[Start of Given passage]

Form 8-K filed on April 3, 2012
Determination of Estimated Value Per Share
1. We note your response to comment 1 of our comment letter dated December 23, 2013. In future Exchange Act periodic reports where you disclose your estimated value per share, please also clarify whether the per share valuation of your “real estate properties” is the amount determined by your third-party appraiser or whether any adjustments were made to that amount.
Response:In response to this comment, the Company hereby confirms that in future Exchange Act periodic reports in which it discloses estimated value per share, the Company will clarify whether the per share valuation of its “real estate properties” is the amount determined by its third-party appraiser or whether any adjustments were made to the per share valuation. In addition, the Company hereby confirms that in the estimated value per share shown in the Form 8-K filed on April 3, 2012, the per share valuation of “real estate properties” was determined by a third-party appraiser and no adjustments were made to that amount.
Form 10-K for the fiscal year ended December 31, 2012
Property Management Agreement, page F-34
2. We note your response to prior comment 6. In future periodic filings, please also quantify within your results of operations the amounts of reimbursable indirect costs and asset management fees permanently waived by your Advisor for all periods presented.
Mr. Daniel L. Gordon
February 7, 2014
Page 2 of 2
Response:In response to this comment, the Company hereby confirms that in future periodic filings it will quantify within its Management’s Discussion and Analysis of Financial Condition and Results of Operations the amounts of reimbursable indirect costs and asset management fees permanently waived by the Company’s advisor (the “Advisor”) for the periods presented similar to the current disclosures in the notes to financial statements.
Exhibit Index
3. We note your response to prior comment 9. We note that you identify such documents as “execution-version” agreements. Please note that, pursuant to Instruction 1 to Item 601 of Regulation S-K, it does not appear that such unexecuted documents can be incorporated by reference in future filings. In future Exchange Act periodic reports, please re-file the final, executed versions of these agreements or advise. We also note your statement that several identical loan agreements were omitted. In future Exchange Act periodic reports, where the filing of such exhibits is required, please include a schedule identifying the omitted documents and set forth any material details in which the omitted documents differ from the filed document or advise. Please refer to Instruction 2 to Item 601 of Regulation S-K.

[End of Given passage]
[Start of Provided material]

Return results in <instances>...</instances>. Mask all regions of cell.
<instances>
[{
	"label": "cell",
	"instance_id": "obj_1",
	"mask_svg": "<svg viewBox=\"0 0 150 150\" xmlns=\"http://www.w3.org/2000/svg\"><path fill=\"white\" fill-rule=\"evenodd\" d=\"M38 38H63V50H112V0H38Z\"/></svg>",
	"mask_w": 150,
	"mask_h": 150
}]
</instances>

[End of Provided material]

### Required work
Answer the following from the SEC correspondence above.
(a) For the estimated value per share in the Form 8-K filed on April 3, 2012, who determined the per share valuation of "real estate properties," and were any adjustments made to it?
(b) In which part of its future periodic filings will the Company quantify the reimbursable indirect costs and asset management fees permanently waived by the Advisor?
(c) Which instruction of Regulation S-K is cited as indicating that unexecuted documents cannot be incorporated by reference in future filings?

### Solution below
(a) A third-party appraiser determined it, and no adjustments were made to that amount.
(b) Its Management's Discussion and Analysis of Financial Condition and Results of Operations.
(c) Instruction 1 to Item 601 of Regulation S-K.